Getting a new kitten is so exciting and fun, but it’s also a lot of work. Starting on the right foot is the key to a long happy relationship with your new best friend. The key to raising a kitten is starting early and staying consistent with your techniques. This week Dr. Anna Coffin will discuss how to feed your kitten.
What to feed your kitten:
There are a lot of choices when it comes to cat food, and it can be confusing when it comes to picking the right food for your kitten. Consult your veterinarian if you need help, but here are a few tips when choosing a kitten food:
• Stay away from pet food with colored kibble. The coloring is there to make the food look appetizing to you. Your cat could become allergic to the food coloring dye.
• Feed a pet food that is specifically for growing kittens.
• Buy the highest quality kitten food you can afford. Higher quality food has fewer fillers and more digestible ingredients which means less poop coming from your kitten. For example, Purina’s lowest quality food is Purina Kitten Chow, their mid-range food is Purine ONE, and their top of the line food is Purina Pro Plan.
• Feed a combination of dry and canned food. It’s important to give your cat a variety to prevent a finicky eater when they are ill.
Tips on how to feed your kitten:
• Take your cat’s whiskers into consideration when choosing a food bowl.

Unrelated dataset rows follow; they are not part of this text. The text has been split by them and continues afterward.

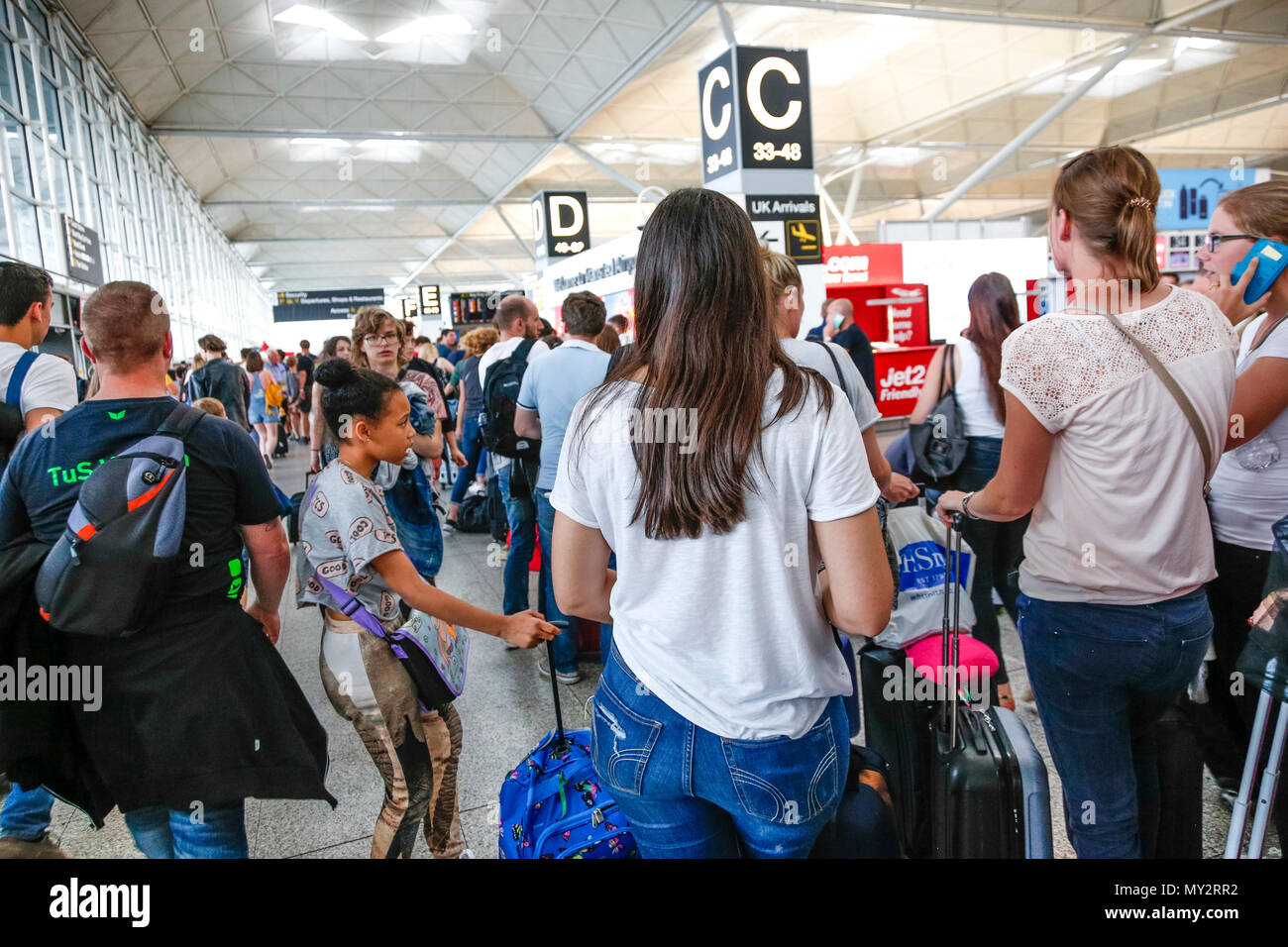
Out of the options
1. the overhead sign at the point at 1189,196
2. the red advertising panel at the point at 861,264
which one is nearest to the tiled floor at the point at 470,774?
the red advertising panel at the point at 861,264

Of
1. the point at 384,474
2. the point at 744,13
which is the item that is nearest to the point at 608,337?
the point at 384,474

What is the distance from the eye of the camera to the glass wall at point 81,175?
304 inches

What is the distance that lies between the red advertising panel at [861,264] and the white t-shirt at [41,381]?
11305 millimetres

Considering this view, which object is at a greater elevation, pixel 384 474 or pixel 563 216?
pixel 563 216

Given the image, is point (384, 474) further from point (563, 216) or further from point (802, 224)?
point (563, 216)

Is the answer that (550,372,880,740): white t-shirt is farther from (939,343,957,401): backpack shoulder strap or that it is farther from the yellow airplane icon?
the yellow airplane icon

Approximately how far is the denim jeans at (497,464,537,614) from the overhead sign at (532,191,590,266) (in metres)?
11.7

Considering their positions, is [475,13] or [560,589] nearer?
[560,589]

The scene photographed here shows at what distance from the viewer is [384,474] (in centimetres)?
314

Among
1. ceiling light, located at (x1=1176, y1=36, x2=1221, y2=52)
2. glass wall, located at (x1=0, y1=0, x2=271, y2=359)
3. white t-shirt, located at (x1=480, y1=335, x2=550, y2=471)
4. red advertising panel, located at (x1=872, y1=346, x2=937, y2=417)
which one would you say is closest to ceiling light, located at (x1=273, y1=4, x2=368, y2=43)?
glass wall, located at (x1=0, y1=0, x2=271, y2=359)

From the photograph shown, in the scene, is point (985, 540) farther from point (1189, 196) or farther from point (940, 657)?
point (1189, 196)

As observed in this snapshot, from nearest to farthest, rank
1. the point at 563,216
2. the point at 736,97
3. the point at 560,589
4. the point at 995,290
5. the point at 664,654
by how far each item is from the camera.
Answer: the point at 664,654 → the point at 560,589 → the point at 995,290 → the point at 736,97 → the point at 563,216

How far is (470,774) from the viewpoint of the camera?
302 cm
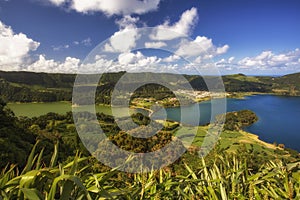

Shallow bowls or even a plate will allow your cat to grab its food without interfering with its whiskers.
• All cat foods have a feeding chart somewhere on the bag. The chart for feeding your kitten is based on the kitten’s weight and its age. As the kitten ages, the amount you feed will increase. The amount recommended is how much you should feed your kitten daily so divide into two or three feedings.
• Measure out your kitten’s food with a measuring cup to prevent obesity.
• Kittens can develop strong taste and texture preferences as early as six months. Therefore, to prevent problems later, it is important to offer a variety of dry and moist food. I recommend varying their diet several times a week for their entire life. If your cat becomes ill or you need to switch to a prescription diet later in their life, it will be easier to transition your cat to the new food.
• Transition to adult cat food around 10-12 months of age. Re-evaluate the amount you are feeding based on the cat’s weight and the feeding guide on the bag. Adult cats don’t need as much food because they are no longer growing.
Kittens need a series of vaccines at 8, 12, and 16 weeks of age. During your visit, we will discuss litter box care, play aggression and scratching to help you develop a bond with your cat.